A Preliminary Result of Food Object Detection using Swin Transformer
ACM International Conference Proceeding Series
An inappropriate diet is one of the main causes of poor health. However, it is difficult to sustain a quantitative diet assessment in the general living environment. Food object detection is a key method for solving this problem; still, it is difficult to find studies that apply recent object detection techniques. In addition, the currently used high-performance food object detection models have a special architecture that combines two deep learning models-food localization and food classification-in series to achieve high accuracy. The disadvantage of this architecture is that it is difficult to predict the scalability of a model. In this study, we built an end-to-end food object detection model using the Swin Transformer, which is one of the latest backbone models. The experiment was conducted to compare the performance of the UECFOOD dataset with other food object detection studies. For the UECFOOD-100 dataset, a mAP(mean Average Precision) of 0.522 was obtained; also, a mAP of 0.52 was obtained for the UECFOOD-256 dataset. The findings show that the proposed model that uses only end-to-end object detection produces better performance than previous studies using a combination of food localization and food classification.

Problem 1:
Answer each question from the food object detection abstract.
(a) Which backbone model did the study use to build its detection model?
(b) What mAP was obtained for the UECFOOD-100 dataset?
(c) What disadvantage does the abstract give for the architecture that combines two deep learning models in series?
Problem 2: List every dataset name that appears in the food object detection abstract.
The data that follows has no connection to the food object detection abstract.

Data segment:
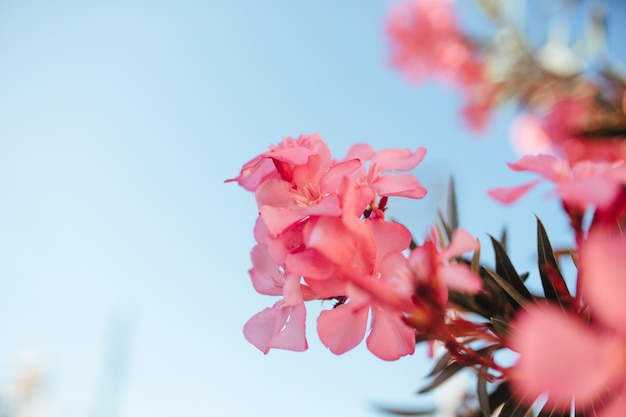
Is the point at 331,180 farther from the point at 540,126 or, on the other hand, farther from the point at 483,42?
the point at 483,42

Written response 1:
(a) The Swin Transformer.
(b) 0.522.
(c) It is difficult to predict the scalability of a model.

Written response 2: UECFOOD, UECFOOD-100, UECFOOD-256